WHAT YOU WILL DO
All lines holding the word "typically" should be located in the records and copied.

========================================================================

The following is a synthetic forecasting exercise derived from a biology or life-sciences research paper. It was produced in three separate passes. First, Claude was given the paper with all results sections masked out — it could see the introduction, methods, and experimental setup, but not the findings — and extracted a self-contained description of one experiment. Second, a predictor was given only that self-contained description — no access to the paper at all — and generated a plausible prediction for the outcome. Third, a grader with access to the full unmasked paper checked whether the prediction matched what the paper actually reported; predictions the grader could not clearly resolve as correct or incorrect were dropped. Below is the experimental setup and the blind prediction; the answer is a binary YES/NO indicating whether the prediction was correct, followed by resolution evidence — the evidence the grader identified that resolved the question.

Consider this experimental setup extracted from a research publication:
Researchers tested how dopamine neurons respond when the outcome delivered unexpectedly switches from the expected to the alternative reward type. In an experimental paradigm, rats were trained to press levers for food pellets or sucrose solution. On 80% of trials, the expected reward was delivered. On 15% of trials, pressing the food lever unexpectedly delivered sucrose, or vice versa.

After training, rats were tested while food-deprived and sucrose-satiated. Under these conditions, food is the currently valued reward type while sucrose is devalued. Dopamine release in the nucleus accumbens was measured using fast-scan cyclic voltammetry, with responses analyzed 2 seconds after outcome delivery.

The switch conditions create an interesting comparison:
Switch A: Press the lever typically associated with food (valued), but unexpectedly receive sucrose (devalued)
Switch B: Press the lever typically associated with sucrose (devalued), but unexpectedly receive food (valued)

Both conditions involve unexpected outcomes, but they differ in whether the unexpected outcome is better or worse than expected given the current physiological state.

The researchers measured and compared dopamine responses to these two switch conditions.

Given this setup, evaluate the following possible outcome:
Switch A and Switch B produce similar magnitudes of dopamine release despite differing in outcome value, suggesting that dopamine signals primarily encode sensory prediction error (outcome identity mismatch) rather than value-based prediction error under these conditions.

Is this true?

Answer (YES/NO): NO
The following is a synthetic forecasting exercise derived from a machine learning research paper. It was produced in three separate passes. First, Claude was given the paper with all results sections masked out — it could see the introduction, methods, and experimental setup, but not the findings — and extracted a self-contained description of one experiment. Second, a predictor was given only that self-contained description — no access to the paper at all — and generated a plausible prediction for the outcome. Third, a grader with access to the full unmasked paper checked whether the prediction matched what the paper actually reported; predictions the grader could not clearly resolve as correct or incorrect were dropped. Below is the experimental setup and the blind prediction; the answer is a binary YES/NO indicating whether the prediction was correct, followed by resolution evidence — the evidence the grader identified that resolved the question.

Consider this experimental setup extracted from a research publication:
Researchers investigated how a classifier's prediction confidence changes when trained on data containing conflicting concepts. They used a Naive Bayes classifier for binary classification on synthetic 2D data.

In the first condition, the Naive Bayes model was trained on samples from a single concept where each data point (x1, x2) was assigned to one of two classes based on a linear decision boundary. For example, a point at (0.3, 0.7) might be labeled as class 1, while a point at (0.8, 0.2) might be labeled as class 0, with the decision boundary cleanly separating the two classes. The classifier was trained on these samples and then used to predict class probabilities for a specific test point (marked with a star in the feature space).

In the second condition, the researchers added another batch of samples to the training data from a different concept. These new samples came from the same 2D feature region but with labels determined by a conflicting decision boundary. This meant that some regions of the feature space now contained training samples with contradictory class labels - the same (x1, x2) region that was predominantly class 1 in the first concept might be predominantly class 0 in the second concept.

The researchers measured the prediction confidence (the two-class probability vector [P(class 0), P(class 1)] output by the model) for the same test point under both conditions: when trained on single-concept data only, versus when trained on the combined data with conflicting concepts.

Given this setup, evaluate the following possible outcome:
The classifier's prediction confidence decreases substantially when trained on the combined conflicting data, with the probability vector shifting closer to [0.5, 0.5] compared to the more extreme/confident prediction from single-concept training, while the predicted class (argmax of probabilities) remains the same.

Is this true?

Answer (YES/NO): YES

========================================================================

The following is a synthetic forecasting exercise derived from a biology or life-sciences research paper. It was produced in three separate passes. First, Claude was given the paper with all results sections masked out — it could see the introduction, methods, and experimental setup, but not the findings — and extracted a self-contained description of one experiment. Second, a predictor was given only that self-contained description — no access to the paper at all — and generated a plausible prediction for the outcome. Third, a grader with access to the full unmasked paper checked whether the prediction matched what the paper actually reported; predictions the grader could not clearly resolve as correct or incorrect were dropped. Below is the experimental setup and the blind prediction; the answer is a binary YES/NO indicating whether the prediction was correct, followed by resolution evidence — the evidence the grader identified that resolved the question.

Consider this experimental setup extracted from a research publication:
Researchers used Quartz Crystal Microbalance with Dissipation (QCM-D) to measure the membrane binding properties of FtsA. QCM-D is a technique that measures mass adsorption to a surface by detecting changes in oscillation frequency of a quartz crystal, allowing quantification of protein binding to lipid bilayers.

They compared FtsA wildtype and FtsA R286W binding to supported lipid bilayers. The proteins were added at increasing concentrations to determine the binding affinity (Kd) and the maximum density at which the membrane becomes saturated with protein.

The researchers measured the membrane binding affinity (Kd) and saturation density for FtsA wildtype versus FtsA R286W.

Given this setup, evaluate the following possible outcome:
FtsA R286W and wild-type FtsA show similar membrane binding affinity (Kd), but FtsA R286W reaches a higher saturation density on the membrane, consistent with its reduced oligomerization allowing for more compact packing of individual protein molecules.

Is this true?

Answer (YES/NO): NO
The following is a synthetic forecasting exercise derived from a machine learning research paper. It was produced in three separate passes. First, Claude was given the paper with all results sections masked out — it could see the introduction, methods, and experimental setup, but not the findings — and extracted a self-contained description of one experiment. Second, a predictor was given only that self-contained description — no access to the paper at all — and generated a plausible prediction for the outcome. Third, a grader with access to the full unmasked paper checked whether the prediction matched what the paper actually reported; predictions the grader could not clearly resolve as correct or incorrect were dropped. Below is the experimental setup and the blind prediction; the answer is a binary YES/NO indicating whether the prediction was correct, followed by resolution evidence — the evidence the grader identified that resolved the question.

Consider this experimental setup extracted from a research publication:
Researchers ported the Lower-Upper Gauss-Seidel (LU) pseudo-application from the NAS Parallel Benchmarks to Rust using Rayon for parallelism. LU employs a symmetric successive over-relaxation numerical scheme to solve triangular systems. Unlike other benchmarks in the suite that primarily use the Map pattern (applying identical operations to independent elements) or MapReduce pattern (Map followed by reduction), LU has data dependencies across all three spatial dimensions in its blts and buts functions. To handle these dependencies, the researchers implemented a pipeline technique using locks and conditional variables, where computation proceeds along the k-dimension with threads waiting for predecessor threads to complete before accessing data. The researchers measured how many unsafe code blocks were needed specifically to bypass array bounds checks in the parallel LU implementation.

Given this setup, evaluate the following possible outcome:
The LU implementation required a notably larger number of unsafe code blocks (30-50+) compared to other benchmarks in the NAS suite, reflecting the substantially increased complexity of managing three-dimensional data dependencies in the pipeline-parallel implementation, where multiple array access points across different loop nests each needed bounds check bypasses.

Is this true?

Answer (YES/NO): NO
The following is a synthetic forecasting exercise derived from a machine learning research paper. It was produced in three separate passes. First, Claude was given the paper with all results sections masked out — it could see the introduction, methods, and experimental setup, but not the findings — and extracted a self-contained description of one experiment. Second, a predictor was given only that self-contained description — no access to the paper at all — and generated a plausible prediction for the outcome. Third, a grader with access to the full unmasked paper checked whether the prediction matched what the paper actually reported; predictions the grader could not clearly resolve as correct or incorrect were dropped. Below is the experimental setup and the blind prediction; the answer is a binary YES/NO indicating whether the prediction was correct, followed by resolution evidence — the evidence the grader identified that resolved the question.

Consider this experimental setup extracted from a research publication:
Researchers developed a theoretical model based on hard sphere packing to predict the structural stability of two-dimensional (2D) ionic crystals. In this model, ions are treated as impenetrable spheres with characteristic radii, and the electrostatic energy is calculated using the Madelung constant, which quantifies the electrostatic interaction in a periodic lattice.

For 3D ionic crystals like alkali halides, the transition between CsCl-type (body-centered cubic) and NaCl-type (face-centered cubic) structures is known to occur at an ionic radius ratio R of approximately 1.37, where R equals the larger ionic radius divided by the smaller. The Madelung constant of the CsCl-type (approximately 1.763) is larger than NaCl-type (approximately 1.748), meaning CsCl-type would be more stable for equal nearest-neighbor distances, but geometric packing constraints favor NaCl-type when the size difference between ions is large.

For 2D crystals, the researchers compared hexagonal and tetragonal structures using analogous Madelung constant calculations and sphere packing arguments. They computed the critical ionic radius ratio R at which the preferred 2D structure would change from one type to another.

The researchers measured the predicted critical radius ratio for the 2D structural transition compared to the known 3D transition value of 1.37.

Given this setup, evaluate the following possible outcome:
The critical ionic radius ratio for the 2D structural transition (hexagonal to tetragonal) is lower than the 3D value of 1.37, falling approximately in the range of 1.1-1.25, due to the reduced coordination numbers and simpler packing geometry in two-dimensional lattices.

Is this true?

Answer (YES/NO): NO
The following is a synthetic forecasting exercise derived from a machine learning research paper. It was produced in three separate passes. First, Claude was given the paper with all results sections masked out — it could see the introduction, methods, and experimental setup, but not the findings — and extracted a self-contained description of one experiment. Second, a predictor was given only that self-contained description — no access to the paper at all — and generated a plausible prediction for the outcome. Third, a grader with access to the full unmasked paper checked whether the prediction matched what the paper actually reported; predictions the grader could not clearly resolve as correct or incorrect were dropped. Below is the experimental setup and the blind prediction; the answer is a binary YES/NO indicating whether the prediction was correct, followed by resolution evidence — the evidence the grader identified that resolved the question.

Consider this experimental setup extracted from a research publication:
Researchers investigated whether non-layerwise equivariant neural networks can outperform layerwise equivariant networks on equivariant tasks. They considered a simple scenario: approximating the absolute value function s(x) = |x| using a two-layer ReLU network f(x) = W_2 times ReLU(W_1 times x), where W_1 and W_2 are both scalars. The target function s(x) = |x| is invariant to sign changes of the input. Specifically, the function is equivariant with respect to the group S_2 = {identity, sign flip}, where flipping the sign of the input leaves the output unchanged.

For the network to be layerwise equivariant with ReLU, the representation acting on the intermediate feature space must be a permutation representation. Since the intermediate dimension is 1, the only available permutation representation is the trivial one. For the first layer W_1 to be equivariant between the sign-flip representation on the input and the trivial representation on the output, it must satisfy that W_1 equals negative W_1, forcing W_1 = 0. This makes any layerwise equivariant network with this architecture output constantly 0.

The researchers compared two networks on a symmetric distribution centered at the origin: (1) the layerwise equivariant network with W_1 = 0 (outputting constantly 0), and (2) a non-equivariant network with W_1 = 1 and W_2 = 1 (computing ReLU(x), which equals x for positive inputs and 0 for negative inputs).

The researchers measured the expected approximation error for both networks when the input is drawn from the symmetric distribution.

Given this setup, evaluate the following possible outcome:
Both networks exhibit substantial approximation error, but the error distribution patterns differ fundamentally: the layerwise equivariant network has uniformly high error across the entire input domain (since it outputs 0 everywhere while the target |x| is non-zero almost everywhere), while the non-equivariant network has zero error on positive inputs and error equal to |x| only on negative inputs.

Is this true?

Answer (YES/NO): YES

========================================================================

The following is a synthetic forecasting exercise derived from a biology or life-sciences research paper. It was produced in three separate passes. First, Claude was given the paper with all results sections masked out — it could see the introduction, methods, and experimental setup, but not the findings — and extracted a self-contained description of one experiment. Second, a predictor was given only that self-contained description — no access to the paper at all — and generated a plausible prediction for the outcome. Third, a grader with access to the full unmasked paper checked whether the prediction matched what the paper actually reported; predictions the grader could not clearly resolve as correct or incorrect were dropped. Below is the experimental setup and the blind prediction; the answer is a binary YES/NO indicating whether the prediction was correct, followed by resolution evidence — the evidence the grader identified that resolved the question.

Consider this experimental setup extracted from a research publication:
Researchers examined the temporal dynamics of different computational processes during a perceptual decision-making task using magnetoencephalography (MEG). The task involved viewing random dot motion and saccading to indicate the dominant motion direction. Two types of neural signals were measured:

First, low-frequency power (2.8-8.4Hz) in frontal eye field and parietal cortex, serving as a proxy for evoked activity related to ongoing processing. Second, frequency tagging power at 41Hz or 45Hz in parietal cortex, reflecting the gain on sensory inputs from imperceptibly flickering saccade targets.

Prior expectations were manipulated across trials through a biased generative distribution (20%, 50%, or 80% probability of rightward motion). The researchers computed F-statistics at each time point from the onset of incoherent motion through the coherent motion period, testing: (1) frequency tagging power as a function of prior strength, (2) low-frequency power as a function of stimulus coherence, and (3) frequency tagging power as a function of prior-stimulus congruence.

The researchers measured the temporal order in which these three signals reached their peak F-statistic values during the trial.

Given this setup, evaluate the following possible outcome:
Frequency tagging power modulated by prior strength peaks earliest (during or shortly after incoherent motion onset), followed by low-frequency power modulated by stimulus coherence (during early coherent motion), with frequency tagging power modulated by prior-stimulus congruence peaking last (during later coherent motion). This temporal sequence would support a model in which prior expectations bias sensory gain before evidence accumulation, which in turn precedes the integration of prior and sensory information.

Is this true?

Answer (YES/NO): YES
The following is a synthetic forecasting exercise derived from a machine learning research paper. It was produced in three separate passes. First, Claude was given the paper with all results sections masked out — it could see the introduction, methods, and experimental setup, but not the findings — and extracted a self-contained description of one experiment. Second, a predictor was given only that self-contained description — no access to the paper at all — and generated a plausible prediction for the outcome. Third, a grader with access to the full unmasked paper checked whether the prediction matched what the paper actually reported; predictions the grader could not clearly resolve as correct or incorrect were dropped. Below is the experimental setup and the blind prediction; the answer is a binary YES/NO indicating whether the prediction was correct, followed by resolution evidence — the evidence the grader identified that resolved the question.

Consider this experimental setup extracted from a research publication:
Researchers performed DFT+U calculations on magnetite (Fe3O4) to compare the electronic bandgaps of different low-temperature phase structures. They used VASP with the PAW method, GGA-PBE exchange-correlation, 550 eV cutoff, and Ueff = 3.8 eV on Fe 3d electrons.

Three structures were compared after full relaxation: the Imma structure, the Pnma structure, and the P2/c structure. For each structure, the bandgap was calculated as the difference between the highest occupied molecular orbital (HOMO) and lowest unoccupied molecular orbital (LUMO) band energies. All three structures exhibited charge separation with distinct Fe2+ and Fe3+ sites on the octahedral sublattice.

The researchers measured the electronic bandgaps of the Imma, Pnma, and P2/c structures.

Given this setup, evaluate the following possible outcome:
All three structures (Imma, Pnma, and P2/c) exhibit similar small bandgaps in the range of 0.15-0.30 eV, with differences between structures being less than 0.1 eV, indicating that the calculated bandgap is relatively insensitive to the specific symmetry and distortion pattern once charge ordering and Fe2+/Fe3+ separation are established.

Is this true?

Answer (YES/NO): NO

========================================================================

PROBLEM SOLUTION
Switch A: Press the lever typically associated with food (valued), but unexpectedly receive sucrose (devalued)
Switch B: Press the lever typically associated with sucrose (devalued), but unexpectedly receive food (valued)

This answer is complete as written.